I live in Weymouth (ferry port) and its economical for me to still use the Dover - Calais crossing even after factoring in the extra fuel costs both sides of the channel Last time I checked it was close on £500 for me (7.5m x 3m MH with two occupants) 

£400 (the cost differential) buys a LOT of diesel and campsite nights !!!


----------



## Stanner (Aug 17, 2006)

MEES said:


> Any advice on ferry offers/prices for end Aug/ beginning of Sept.
> 
> Interested in say Caen to save time/fuel.
> 
> ...


If either of you (or the dog) is over 60* DFDS can do Newhaven - Dieppe for under £200 return and no need for a cabin on the route - only 4 hours.

http://book.ldlines.fr/sales/results.aspx

*20% discount for over 60's if you book by phone NOT online.


----------



## caulkhead (Jul 25, 2007)

This is one of the perennial topics on MHF. If you live nearer to Dover/Folkestone than say Portsmouth, Poole or Plymouth (Brittany Ferries terminals) then its a no brainer. Even if, like me on the Isle of Wight, you live very close to a B/F terminal, in my case Portsmouth, and you intend visiting, say, south-west France, its almost certainly still cheaper to go Dover or Folkestone/Calais which in my case involves a round trip of 240 miles on this side of the Channel and at least the same on the French side in order to arrive at a point equal to using B/Ferries Portsmouth to Caen route. However, for me its no longer solely about the money. Its just so much more relaxing to use B/Ferries which as I say is on my doorstep. An early morning cruise to Caen gets us to France early afternoon and we can pootle about for a few hours before stopping for the night. 

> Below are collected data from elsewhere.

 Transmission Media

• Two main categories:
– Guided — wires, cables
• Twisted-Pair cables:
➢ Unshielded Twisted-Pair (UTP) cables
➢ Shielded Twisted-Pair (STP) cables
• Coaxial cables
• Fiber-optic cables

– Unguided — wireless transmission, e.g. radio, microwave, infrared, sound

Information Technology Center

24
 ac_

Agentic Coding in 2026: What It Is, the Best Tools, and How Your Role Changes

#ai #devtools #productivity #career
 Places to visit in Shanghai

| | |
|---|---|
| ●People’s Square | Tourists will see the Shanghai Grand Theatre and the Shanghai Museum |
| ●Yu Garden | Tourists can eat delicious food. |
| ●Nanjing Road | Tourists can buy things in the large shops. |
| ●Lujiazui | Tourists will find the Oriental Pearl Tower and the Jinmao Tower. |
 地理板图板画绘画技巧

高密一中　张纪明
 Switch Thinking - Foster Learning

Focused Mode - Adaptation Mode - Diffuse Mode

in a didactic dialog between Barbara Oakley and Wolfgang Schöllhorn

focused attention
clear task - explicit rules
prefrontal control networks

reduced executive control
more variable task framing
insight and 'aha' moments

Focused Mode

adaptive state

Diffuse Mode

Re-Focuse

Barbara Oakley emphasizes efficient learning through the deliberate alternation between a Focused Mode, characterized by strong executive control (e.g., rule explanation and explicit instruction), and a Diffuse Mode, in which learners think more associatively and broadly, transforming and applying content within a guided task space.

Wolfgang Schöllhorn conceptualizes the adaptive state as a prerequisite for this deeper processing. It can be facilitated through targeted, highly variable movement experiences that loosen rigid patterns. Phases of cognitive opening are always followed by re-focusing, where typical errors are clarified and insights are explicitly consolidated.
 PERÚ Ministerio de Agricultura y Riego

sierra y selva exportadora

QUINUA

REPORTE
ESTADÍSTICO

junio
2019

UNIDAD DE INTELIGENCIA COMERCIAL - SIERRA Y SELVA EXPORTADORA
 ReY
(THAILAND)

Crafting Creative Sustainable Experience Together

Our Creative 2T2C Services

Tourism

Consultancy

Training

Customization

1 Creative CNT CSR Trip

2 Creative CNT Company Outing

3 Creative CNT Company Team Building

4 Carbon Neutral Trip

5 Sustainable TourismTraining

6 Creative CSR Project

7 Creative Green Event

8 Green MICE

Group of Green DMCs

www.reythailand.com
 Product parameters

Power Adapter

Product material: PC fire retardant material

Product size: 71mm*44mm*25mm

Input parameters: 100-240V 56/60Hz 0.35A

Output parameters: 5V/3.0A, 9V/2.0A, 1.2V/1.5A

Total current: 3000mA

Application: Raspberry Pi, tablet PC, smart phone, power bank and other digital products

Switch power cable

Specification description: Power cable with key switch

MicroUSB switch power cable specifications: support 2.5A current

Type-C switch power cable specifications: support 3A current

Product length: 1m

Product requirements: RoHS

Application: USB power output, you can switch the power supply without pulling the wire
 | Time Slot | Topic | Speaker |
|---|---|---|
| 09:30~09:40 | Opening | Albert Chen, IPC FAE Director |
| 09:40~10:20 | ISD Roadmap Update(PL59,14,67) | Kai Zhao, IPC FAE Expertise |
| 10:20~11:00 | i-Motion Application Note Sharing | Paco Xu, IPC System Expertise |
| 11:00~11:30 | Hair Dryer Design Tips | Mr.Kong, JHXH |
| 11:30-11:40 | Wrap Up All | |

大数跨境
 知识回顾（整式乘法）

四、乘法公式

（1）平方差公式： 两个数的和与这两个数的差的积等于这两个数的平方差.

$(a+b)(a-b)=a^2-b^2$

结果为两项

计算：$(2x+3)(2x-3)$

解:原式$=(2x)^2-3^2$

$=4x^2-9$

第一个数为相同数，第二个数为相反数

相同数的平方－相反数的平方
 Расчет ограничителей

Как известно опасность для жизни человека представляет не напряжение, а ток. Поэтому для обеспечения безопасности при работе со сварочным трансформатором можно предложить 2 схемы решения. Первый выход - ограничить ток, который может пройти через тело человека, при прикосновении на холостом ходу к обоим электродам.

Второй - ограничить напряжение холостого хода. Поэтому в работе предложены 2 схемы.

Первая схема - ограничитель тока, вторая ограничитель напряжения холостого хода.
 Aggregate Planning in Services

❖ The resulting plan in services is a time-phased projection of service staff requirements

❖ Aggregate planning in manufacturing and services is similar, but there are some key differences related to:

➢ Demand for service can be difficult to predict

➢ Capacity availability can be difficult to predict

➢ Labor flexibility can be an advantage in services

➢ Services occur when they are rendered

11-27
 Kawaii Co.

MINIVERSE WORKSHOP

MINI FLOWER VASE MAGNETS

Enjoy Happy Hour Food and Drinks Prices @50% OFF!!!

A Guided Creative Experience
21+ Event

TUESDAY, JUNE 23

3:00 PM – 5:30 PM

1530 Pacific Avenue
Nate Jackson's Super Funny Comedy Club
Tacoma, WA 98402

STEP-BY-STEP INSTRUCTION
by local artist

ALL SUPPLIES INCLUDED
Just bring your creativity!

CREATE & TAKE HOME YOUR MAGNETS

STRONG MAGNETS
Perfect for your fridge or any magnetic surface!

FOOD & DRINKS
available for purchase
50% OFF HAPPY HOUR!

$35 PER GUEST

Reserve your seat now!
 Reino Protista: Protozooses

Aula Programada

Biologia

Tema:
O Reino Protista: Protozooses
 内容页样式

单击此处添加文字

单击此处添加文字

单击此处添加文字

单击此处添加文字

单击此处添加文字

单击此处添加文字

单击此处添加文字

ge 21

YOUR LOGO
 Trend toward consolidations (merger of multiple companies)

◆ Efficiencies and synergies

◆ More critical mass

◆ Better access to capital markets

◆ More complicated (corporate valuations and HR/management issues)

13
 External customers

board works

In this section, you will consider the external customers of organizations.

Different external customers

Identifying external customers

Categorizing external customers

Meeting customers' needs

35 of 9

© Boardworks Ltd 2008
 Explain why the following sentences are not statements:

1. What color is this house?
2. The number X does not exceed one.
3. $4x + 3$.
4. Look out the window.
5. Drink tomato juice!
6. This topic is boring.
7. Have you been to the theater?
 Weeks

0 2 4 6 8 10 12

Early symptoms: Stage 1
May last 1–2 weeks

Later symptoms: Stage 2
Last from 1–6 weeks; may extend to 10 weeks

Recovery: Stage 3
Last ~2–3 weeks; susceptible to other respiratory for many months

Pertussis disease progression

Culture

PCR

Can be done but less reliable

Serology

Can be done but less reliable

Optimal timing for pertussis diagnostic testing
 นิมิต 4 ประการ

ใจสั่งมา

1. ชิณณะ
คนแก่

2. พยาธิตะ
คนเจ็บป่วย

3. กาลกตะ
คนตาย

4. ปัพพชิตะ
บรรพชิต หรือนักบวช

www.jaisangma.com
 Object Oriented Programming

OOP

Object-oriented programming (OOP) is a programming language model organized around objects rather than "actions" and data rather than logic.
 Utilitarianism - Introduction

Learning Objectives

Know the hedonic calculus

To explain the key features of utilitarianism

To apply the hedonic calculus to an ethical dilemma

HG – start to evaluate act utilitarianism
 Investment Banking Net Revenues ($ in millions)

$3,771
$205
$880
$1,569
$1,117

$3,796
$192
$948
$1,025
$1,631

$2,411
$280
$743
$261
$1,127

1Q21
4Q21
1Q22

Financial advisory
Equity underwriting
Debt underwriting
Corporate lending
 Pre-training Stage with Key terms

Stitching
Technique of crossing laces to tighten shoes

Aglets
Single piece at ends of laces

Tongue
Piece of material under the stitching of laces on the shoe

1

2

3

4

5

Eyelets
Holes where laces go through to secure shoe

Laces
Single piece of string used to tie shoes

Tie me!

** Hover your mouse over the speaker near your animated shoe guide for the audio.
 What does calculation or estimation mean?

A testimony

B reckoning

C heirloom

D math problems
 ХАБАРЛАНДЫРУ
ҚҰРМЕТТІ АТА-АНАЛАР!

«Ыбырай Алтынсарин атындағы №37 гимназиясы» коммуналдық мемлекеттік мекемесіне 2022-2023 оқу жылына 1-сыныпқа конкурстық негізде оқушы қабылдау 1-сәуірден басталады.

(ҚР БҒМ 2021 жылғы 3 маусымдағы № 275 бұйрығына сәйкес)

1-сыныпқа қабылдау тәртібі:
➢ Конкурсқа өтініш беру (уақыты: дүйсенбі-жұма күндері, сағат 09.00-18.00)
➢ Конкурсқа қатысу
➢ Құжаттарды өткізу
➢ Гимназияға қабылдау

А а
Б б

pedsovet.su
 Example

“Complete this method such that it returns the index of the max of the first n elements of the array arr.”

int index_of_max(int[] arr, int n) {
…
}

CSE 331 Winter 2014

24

Its all a matter of opinion of course :? 

Caullkhead


----------



## alfredthegreat (Dec 12, 2005)

Why not try My Ferries, Three return crossings within one year costs Two Hundred and thirty odd quid. You can make any changes
to the booking for free and even turn up at the port and get the next available crossing.


----------



## raynipper (Aug 4, 2008)

MEES said:


> Thanks Ray how does this work?


When you go through the BF booking process, it asks are you a member of the BF club.
Click yes and then Guest of the Member and put the code in.
The final price will show the 10% discount and how much you saved.

Ray.


----------



## piinch (May 17, 2009)

I am traveling tomorrow dover- calais with dfds, returning a week later dunkirk-dover, motorhome 2 adults 135. i have found travelling dfds overnight the cheapest way to travel across the channel


----------



## rugbyken (Jan 16, 2006)

just booked tonight on the last of Condors summertime specials £150 inc dog sunday daytime only leaves at 9am gets in at 3.30 french time 5.5hr crossing , 
sail every sunday in the summer have used it a couple of times previously about an hr and half down where you join the a84 there is an aire at guilberville plenty of others, and of course our Raynipper often invites travellers to vist you could pm him,
ken


----------



## maz49 (May 11, 2011)

Hi Ray saw your posts quoting a BF discount code. Being very cheeky is iit ok to use it to book our return ferry.
Thanks


----------



## raynipper (Aug 4, 2008)

maz49 said:


> Hi Ray saw your posts quoting a BF discount code. Being very cheeky is iit ok to use it to book our return ferry.
> Thanks


Yep, no problem Maz.
F8G493

or

F83969

Ray.


----------